*Brano*.
◇ ◇ ◇ ◇ ◇
La dinastia Rothschild, per fare un esempio, faceva parte di una cinquantina di famiglie insediatesi a Francoforte sotto la protezione dell’imperatore. Protezione non certo elargita per misericordia: esenti com’erano dalla proibizione di percepire o pagare interessi sulle transazioni monetarie, gli ebrei animavano una ricca corrente di traffici, interdetti ai protestanti come ai cattolici, unici mercanti ammessi – e non certo per generosità, al tempio del profitto e delle entrate fiscali.
Questo privilegio veniva pagato con periodiche e sadiche persecuzioni, sanguinosi pogrom e occasionali confische e sequestri dei beni, che non esentarono nemmeno i Rothschild. Perché – anche questo appartiene tanto alla tradizione da costituire uno stereotipo – i potenti praticano la slealtà e il tradimento perfino nei confronti di chi è loro utile per dimostrare simbolicamente forza e dominio, così decine di banchieri ebrei sono finiti nei campi di concentramento, le loro ricchezze nei caveau di istituti di credito multi religiosi dell’opulenta e spietata Svizzera, che le ha incamerate inesorabilmente.
◇ ◇ ◇ ◇ ◇
Voci da una fonte di dati
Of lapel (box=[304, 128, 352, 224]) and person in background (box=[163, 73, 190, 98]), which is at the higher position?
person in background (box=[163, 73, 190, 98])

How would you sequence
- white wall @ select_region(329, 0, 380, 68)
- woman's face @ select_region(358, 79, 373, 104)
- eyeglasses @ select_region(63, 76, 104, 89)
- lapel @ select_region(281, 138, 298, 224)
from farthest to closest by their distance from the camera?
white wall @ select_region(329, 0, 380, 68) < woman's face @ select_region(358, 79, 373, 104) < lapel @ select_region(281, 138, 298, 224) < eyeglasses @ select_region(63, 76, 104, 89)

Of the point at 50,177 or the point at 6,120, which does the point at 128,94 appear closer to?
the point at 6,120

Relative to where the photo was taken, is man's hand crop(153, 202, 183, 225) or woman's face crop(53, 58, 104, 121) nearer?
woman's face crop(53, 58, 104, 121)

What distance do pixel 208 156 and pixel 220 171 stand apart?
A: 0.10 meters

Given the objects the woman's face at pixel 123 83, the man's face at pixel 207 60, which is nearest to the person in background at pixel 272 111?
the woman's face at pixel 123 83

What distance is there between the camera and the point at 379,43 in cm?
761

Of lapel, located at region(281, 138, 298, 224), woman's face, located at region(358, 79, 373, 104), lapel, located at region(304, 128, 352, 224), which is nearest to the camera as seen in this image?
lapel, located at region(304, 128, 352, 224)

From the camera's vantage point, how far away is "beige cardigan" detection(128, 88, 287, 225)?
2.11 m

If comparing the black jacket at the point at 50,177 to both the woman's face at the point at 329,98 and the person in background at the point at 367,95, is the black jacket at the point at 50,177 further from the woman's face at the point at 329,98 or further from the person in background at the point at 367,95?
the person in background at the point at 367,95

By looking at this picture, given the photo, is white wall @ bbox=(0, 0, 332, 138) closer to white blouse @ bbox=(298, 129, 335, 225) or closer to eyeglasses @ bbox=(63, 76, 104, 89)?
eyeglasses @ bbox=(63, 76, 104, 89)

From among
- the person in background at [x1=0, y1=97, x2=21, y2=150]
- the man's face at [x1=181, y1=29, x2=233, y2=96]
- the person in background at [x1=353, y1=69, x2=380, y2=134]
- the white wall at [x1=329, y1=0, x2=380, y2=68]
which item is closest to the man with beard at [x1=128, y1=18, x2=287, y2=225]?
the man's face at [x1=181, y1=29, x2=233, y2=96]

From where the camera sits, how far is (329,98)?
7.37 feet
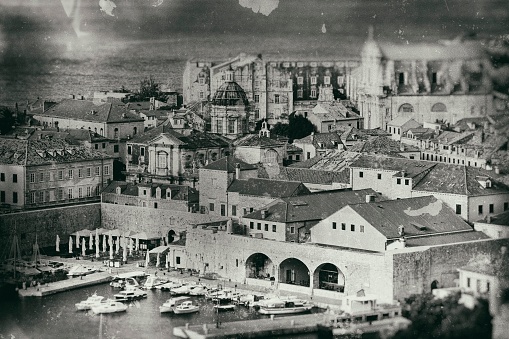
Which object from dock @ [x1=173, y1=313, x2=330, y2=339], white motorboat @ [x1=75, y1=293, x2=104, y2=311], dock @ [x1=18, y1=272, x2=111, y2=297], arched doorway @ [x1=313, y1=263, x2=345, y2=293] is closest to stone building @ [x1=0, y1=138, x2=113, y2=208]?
dock @ [x1=18, y1=272, x2=111, y2=297]

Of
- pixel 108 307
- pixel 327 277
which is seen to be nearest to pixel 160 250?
pixel 108 307

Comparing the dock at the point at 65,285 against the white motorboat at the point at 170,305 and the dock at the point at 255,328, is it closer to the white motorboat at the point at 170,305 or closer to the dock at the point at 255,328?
the white motorboat at the point at 170,305

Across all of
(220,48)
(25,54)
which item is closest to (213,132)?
(220,48)

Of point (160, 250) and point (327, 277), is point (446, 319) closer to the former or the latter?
point (327, 277)

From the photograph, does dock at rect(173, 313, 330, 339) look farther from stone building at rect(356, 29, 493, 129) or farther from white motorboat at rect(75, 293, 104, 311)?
stone building at rect(356, 29, 493, 129)

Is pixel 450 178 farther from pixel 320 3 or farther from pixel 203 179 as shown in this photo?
pixel 320 3
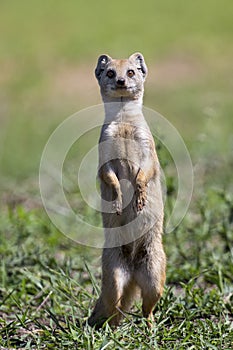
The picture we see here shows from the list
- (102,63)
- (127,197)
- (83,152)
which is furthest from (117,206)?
(83,152)

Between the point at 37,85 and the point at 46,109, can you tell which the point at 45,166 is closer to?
the point at 46,109

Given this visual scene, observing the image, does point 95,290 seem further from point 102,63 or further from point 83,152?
point 83,152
◇ ◇ ◇ ◇ ◇
*Cosa fare 1*.
Rispondi a queste domande sul brano sui Rothschild:
(a) Di quante famiglie insediate a Francoforte faceva parte la dinastia Rothschild?
(b) Sotto la protezione di chi si erano insediate quelle famiglie?
(c) In quale paese si trovavano gli istituti di credito dove sono finite le ricchezze dei banchieri ebrei?
*Cosa fare 2*.
Trascrivi dal brano sui Rothschild il tratto da "Questo privilegio veniva" a "ha incamerate inesorabilmente.".
*Cosa fare 3*.
Prosegui il brano sui Rothschild da dove si ferma.
L'elenco qui non serve.

*Risultato 1*.
(a) Di una cinquantina di famiglie.
(b) Sotto la protezione dell'imperatore.
(c) In Svizzera.

*Risultato 2*.
Questo privilegio veniva pagato con periodiche e sadiche persecuzioni, sanguinosi pogrom e occasionali confische e sequestri dei beni, che non esentarono nemmeno i Rothschild. Perché – anche questo appartiene tanto alla tradizione da costituire uno stereotipo – i potenti praticano la slealtà e il tradimento perfino nei confronti di chi è loro utile per dimostrare simbolicamente forza e dominio, così decine di banchieri ebrei sono finiti nei campi di concentramento, le loro ricchezze nei caveau di istituti di credito multi religiosi dell’opulenta e spietata Svizzera, che le ha incamerate inesorabilmente.

*Risultato 3*.
Ma non bastavano i cretini, in tempi di eclissi delle idee vincono facile certe distorsioni ideologiche: antisionismo, antimperialismo, fondamentalismo islamico, fondamentalismo cattolico, antiamericanismo, neonazismo e neofascismo, negazionismo, complottismo post 11 settembre, nemici acerrimi a parole, familiarizzano riconoscendosi in un linguaggio comune, sempre lo stesso, che trova infinito spazio e risonanza soprattutto nella rete, grazie al pudico anonimato, e che si avvale dell’ossessiva reiterazione dei più vieti ma mai abbastanza logori luoghi comuni.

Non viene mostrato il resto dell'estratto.